It seems to me like we would likely end up with two different setups.
For the SerDes PHYs they would likely end up with support for many more
test patterns than a standard Ethernet PHY would.
I know I had been looking at section 45.2.1.168 - 45.2.1.174 of the
IEEE 802.3 spec as that would be the standard for a PMA/PMD interface,
or section 45.2.3.17 - 45.2.3.20 for the PCS interface, as to how to do
this sort of testing on Ethernet using a c45 PHY. I wonder if we
couldn't use those registers as a general guide for putting together
the interface to enable the PHY testing with the general idea being
that the APIs should translate to similar functionality as what is
exposed in the IEEE spec.
> > > That actually seems odd to me. I assume you need to set the link mode
> > > you want. Having it default to 10/Half is probably not what you
> > > want. You want to use ethtool_ksettings_set to force the MAC and PCS
> > > into a specific link mode. Most MAC drivers don't do anything if that
> > > call is made when the interface is admin down. And if you look at how
> > > most MAC drivers are structured, they don't bind to phylink/phylib
> > > until open() is called. So when admin down, you don't even have a
> > > PCS/PHY. And some designs have multiple PCSes, and you select the one
> > > you need based on the link mode, set by ethtool_ksettings_set or
> > > autoneg. And if admin down, the phylink will turn the SFP laser off.

◆ **Given exercise 1**: Rewrite the rows from the line that has "Looking at this photo, is" through the last row, swapping "stone" for "pebble" and leaving everything else as it is. Omit the pictures.
The passage above and the rows that follow are unrelated material.

◆ **Material provided**:
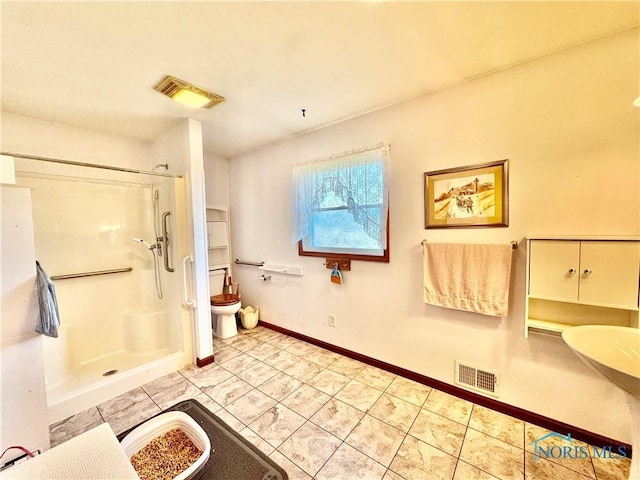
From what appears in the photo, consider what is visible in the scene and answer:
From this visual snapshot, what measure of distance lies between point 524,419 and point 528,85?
2.23m

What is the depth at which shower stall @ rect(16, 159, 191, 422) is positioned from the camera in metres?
2.27

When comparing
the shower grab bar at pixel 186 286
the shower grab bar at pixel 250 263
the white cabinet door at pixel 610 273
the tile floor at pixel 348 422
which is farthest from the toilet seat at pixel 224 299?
the white cabinet door at pixel 610 273

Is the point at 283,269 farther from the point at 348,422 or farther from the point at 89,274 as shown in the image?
the point at 89,274

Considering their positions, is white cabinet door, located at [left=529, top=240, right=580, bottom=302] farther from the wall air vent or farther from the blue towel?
the blue towel

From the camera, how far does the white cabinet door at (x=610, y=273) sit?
4.32 ft

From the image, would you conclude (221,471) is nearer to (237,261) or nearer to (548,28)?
(237,261)

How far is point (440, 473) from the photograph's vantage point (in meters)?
1.37

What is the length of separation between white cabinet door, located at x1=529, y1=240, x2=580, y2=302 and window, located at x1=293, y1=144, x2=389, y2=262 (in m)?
1.02

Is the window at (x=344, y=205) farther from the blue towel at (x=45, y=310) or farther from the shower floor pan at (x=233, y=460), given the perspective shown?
the blue towel at (x=45, y=310)

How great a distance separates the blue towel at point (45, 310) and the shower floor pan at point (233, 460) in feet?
2.75

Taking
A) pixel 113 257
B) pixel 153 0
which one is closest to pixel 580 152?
pixel 153 0

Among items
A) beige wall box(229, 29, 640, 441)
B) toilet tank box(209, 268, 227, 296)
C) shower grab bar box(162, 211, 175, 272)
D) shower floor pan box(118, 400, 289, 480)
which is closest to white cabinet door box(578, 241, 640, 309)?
beige wall box(229, 29, 640, 441)

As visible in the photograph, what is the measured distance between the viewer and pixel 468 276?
1833 millimetres

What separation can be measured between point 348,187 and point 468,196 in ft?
3.35
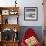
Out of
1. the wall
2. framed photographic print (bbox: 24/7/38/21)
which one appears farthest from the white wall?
framed photographic print (bbox: 24/7/38/21)

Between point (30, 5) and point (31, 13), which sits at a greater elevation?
point (30, 5)

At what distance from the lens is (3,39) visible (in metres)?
5.88

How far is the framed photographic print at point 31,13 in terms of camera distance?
19.8 feet

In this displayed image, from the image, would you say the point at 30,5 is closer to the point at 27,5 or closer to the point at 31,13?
the point at 27,5

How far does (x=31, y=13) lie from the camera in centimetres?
605

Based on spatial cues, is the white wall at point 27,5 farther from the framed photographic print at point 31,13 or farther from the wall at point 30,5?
the framed photographic print at point 31,13

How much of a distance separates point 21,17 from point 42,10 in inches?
33.4

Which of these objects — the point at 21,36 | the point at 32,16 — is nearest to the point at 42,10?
the point at 32,16

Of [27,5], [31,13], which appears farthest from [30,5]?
[31,13]

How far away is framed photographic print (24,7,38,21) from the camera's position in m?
6.03

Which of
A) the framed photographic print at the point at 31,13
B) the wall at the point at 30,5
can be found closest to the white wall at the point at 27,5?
the wall at the point at 30,5

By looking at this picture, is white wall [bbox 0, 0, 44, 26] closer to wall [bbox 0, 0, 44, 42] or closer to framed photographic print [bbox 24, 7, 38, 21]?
wall [bbox 0, 0, 44, 42]

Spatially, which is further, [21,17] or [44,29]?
[21,17]

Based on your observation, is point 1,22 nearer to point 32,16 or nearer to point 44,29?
point 32,16
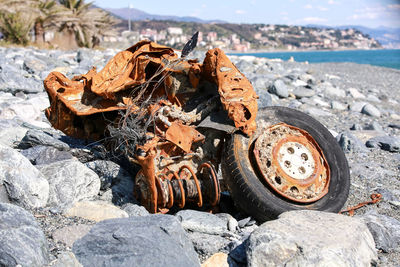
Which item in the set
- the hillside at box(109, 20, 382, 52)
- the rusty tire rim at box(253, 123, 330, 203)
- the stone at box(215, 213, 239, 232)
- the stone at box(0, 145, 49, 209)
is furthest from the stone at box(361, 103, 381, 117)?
the hillside at box(109, 20, 382, 52)

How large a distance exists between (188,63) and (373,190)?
98.2 inches

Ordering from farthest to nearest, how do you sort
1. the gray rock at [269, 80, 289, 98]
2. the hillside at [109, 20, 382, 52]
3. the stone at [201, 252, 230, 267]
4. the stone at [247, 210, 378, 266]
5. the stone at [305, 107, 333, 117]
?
the hillside at [109, 20, 382, 52], the gray rock at [269, 80, 289, 98], the stone at [305, 107, 333, 117], the stone at [201, 252, 230, 267], the stone at [247, 210, 378, 266]

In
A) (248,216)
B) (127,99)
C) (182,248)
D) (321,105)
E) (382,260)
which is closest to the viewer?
(182,248)

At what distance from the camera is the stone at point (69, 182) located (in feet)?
11.2

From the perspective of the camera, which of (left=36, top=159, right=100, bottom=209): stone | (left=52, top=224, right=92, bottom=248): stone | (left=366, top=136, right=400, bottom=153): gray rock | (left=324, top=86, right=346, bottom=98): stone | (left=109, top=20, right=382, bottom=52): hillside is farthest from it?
(left=109, top=20, right=382, bottom=52): hillside

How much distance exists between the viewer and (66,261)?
7.66 feet

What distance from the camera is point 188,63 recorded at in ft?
12.9

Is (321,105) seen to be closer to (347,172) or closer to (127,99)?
(347,172)

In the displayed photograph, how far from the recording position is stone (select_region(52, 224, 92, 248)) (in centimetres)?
264

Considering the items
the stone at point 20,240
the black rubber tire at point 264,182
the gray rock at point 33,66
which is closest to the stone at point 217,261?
Result: the black rubber tire at point 264,182

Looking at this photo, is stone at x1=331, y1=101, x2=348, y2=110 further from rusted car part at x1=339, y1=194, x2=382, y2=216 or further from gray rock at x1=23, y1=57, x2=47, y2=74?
gray rock at x1=23, y1=57, x2=47, y2=74

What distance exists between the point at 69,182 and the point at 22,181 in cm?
43

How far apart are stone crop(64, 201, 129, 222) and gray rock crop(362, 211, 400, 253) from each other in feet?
6.57

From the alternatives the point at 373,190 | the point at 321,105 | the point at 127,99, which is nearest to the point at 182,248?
the point at 127,99
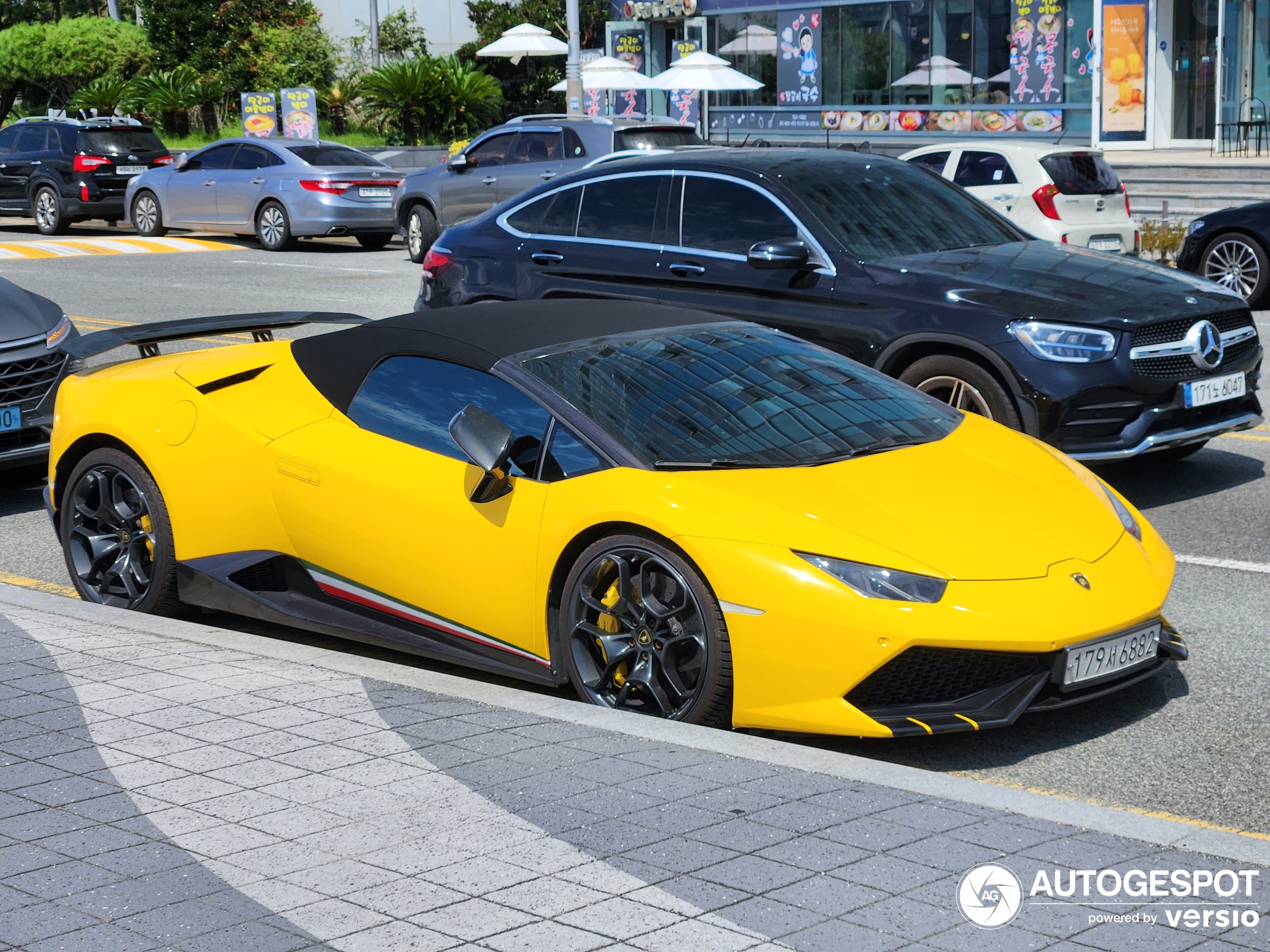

◆ **Given exercise 2**: Reproduce the Ethernet PHY testing discussion word for word.

◆ **Task output 1**:
Looking at this photo, is pebble at x1=331, y1=101, x2=348, y2=110 further from rusted car part at x1=339, y1=194, x2=382, y2=216 or further from gray rock at x1=23, y1=57, x2=47, y2=74?
gray rock at x1=23, y1=57, x2=47, y2=74

What distance exists between the point at 69,182 and the point at 22,181 in cm?
43

How far apart are pebble crop(64, 201, 129, 222) and gray rock crop(362, 211, 400, 253) from each other in feet?
6.57

From the alternatives the point at 373,190 | the point at 321,105 | the point at 127,99, which is nearest to the point at 182,248?
the point at 127,99

◆ **Task output 2**:
It seems to me like we would likely end up with two different setups.
For the SerDes PHYs they would likely end up with support for many more
test patterns than a standard Ethernet PHY would.
I know I had been looking at section 45.2.1.168 - 45.2.1.174 of the
IEEE 802.3 spec as that would be the standard for a PMA/PMD interface,
or section 45.2.3.17 - 45.2.3.20 for the PCS interface, as to how to do
this sort of testing on Ethernet using a c45 PHY. I wonder if we
couldn't use those registers as a general guide for putting together
the interface to enable the PHY testing with the general idea being
that the APIs should translate to similar functionality as what is
exposed in the IEEE spec.
> > > That actually seems odd to me. I assume you need to set the link mode
> > > you want. Having it default to 10/Half is probably not what you
> > > want. You want to use ethtool_ksettings_set to force the MAC and PCS
> > > into a specific link mode. Most MAC drivers don't do anything if that
> > > call is made when the interface is admin down. And if you look at how
> > > most MAC drivers are structured, they don't bind to phylink/phylib
> > > until open() is called. So when admin down, you don't even have a
> > > PCS/PHY. And some designs have multiple PCSes, and you select the one
> > > you need based on the link mode, set by ethtool_ksettings_set or
> > > autoneg. And if admin down, the phylink will turn the SFP laser off.